Data entries:
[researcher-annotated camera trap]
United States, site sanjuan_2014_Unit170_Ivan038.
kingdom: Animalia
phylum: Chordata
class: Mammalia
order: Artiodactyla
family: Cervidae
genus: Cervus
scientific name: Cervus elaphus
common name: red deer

## INSTRUCTIONS FOR THE TASK
Every entry shown above should be written out again without a single difference.

## OUTPUT OF THE EXERCISE
[researcher-annotated camera trap]
United States, site sanjuan_2014_Unit170_Ivan038.
kingdom: Animalia
phylum: Chordata
class: Mammalia
order: Artiodactyla
family: Cervidae
genus: Cervus
scientific name: Cervus elaphus
common name: red deer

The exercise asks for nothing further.